— Ну дэ, я эхэтник…
— А на какого же зверя вы чаще всего охотитесь? — продолжая над ним потешаться, допытывалась она.
— На диких зверей, на крупных хищников… — думая поразить ее, ответил Тартарен.
— И много вы их нашли на Риги?
Галантный тарасконец за словом в карман не лез: он уже собирался ответить ей комплиментом, что на Риги он видел только газелей, как вдруг его прервали на полуслове две приближавшиеся тени.
— Соня!.. Соня!.. — звали они.
— Мне надо идти… — сказала она и, повернувшись к Тартарену, глаза которого, привыкшие к темноте, различили черты ее красивого бледного лица в обрамлении мадридской мантильи, добавила уже серьезно: — Опасную охоту вы затеяли, милейший… Как бы вам не сложить здесь кости…
И она тотчас же исчезла во мраке вместе со своими спутниками.
Угрожающая интонация, с какой это было сказано, дошла до сознания тарасконца позднее, а сейчас он был озадачен обращением «милейший», которое не подобало ни его сединам, ни его полноте, и внезапным уходом девушки как раз в тот момент, когда он собирался назвать себя и полюбоваться произведенным впечатлением.

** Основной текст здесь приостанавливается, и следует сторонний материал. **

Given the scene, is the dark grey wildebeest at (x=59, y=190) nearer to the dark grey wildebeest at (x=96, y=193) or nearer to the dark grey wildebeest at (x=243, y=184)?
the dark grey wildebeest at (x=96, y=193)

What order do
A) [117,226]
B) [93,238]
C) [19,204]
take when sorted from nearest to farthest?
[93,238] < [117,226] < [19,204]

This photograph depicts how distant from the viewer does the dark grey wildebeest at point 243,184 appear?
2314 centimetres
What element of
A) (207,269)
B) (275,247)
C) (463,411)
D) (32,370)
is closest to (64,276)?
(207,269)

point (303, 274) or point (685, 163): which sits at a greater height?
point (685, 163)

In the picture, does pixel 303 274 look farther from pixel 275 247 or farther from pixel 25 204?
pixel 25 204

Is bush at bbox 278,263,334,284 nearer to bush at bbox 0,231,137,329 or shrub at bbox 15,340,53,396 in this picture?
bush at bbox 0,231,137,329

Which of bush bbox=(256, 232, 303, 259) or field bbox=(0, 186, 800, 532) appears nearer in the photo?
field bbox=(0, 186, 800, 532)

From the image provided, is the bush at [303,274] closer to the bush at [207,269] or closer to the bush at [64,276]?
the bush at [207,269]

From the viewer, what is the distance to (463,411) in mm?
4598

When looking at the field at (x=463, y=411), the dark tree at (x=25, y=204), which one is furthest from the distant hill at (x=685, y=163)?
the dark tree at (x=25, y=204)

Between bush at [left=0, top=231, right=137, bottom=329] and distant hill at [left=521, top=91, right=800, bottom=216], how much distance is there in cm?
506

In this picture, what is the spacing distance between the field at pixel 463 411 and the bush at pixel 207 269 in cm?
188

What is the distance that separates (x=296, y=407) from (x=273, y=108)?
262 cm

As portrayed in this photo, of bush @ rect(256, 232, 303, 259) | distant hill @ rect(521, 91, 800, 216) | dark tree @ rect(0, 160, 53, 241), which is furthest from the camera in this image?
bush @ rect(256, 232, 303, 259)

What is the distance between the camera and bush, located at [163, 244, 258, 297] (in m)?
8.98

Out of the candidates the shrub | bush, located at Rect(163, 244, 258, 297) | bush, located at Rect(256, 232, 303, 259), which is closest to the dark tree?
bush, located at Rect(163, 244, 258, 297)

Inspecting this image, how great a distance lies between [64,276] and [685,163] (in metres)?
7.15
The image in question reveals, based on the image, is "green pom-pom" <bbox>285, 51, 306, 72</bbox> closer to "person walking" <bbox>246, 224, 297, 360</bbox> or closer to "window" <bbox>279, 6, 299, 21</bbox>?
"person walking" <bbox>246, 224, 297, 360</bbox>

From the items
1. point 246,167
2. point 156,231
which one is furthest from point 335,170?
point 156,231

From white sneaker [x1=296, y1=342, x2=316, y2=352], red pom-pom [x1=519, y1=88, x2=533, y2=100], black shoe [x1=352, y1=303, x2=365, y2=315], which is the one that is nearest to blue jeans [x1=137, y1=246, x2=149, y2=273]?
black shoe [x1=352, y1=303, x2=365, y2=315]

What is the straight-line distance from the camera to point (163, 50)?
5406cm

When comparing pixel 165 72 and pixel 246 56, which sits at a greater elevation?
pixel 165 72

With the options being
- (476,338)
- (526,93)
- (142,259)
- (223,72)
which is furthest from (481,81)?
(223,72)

Он сделал несколько шагов в сторону удалявшейся группы и услышал невнятный говор, покашливанье и чиханье сбившихся в кучу и с нетерпением ожидавших восхода солнца туристов, наиболее смелые из которых взобрались на небольшую вышку, выделявшуюся на исходе ночи белизною оснеженных столбов.
На востоке протянулась полоска света, и его приветствовали новый призыв охотничьего рога и облегченный вздох туристов, похожий на тот, который вызывает у театральной публики третий звонок. Сначала едва заметная, как щель от неплотно прикрытой крышки, полоска света мало-помалу распространялась и расширяла горизонт. Но снизу поднимался густой желтый туман, и чем ярче разгоралась заря, тем он становился въедливее и плотнее. Это был как бы занавес, отделяющий сцену от зрителей.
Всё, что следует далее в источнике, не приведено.